From the mouth of the Ohio to the Gulf, the Mississippi flood plain covers 30,000 square miles. Over this area, sediment to an average depth of fifty feet has been laid down. In earlier times the river flooded this whole area, when freshets swelled its tributaries in the spring. The flood plain then became a sea, in the middle of which the river's current flowed swiftly. The slow-flowing water on each side of the main current let go of its burden of sediment and formed a double ridge. Between these two natural walls the main river flowed. When its level fell, two side streams, running parallel with the main river drained the flood plains on each side into the main tributaries to right and left. These natural walls deposited when the river was in flood are called levees. Each heavy flood builds them higher, and the bed of the stream rises by deposits of sediment. So it happens that the level of the river bed is higher than the level of its flood plain.

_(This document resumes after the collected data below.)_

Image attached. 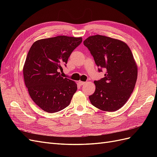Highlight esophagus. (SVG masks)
<instances>
[{"instance_id":"1","label":"esophagus","mask_w":157,"mask_h":157,"mask_svg":"<svg viewBox=\"0 0 157 157\" xmlns=\"http://www.w3.org/2000/svg\"><path fill=\"white\" fill-rule=\"evenodd\" d=\"M78 83H79L80 85H84V84H85V83H86V82H83V81H80H80H78Z\"/></svg>"}]
</instances>
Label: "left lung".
Segmentation results:
<instances>
[{
  "instance_id": "left-lung-1",
  "label": "left lung",
  "mask_w": 157,
  "mask_h": 157,
  "mask_svg": "<svg viewBox=\"0 0 157 157\" xmlns=\"http://www.w3.org/2000/svg\"><path fill=\"white\" fill-rule=\"evenodd\" d=\"M84 45L94 57L99 72L106 70L105 77L94 81L96 90L90 101L102 111H116L129 99L137 80V67L132 52L125 42L99 35L89 36Z\"/></svg>"
}]
</instances>
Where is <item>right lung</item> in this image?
Instances as JSON below:
<instances>
[{
    "instance_id": "add662e5",
    "label": "right lung",
    "mask_w": 157,
    "mask_h": 157,
    "mask_svg": "<svg viewBox=\"0 0 157 157\" xmlns=\"http://www.w3.org/2000/svg\"><path fill=\"white\" fill-rule=\"evenodd\" d=\"M82 41V37L58 36L36 40L31 46L23 77L33 101L43 111L56 113L69 105L77 85L59 71Z\"/></svg>"
}]
</instances>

This is an interesting fact in geology. But the people who have taken possession of the rich flood plain of the Mississippi River, who have built their homes there, drained and cultivated the land, and built cities and towns on the areas reclaimed from swamps, recognize the elevation of the river bed as the greatest danger that threatens them. Suppose a flood should come. Even if it does not overflow the levees, it may break through the natural banks and thus overflow the cities and the farm lands to left and right.

Instead of living in constant fear of such a calamity, the people of the Mississippi flood plain have sought safety by making artificial levees, to make floods impossible. These are built upon the natural levees. As the river bed rises by the deposit of mud, the levees are built higher to contain the rising waters. No longer does the rich soil of the Mississippi flood plain receive layers of sediment from the river's overflow. The river very rarely breaks through a levee. The United States Government has spent great sums in walling in the river, and each state along its banks does its share toward paying for this self-protection.

By means of jetties the river's current is directed into a straightened course, and its power is expended upon the work of deepening its own channel and carrying its sediment to the Gulf. Much as the river has been forced to do in cleaning its own main channel, dredging is needed at various harbours to keep the river deep enough for navigation. The forests of the mountain slopes in Colorado are being slaughtered, and the headwaters of the Missouri are carrying more and more rocky débris to choke the current of the Mississippi. Colorado soil is stolen to build land in the vast delta, which is pushing out into the Gulf at the rate of six miles in a century—a mile in every sixteen years. The Mississippi delta measures 14,000 square miles. With the continued denuding of mountain slopes, we shall expect the rate of delta growth to be greatly increased, until reforesting checks the destructive work of wind and water.


THE MAKING OF MOUNTAINS

The gradual thickening and shrinking of the earth's crust as it cools have made the wrinkles we call mountain systems. Through millions of years the globe has been giving off heat to the cold sky spaces through which it swings in its orbit around the sun. The cooling caused the contraction of the outer layer to fit the shrinking of the mass. When a plump peach dries on its pit, the skin wrinkles down to fit the dried flesh. The fruit shrinks by loss of water, just as the face of an old person shrinks by loss of fat. The skin becomes wrinkled in both cases.

The weakest places in the earth's crust were the places to crumple, because they could not resist the lateral pressure that was exerted by the shrinking process. Along the shores of the ancient seas the rivers piled great burdens of sediment. This caused the thin crust to sink and to become a basin alongside of a ridge. The wearing away of the land in certain places lightened and weakened the crust at these places, so that it bent upward in a ridge.

Perhaps the first wrinkles were not very high and deep. The gradual cooling must have exerted continued pressure, and the wrinkles have become larger. It is not likely that new wrinkles would be formed as long as the old ones would crumple and draw up into narrower, steeper slopes, in response to the lateral crushing.

We can imagine those first mountains rising as folds under the sea. Gradually their bases were narrowed, and their crests lifted out of the water. They rose as long, narrow islands, and grew in size as time went on.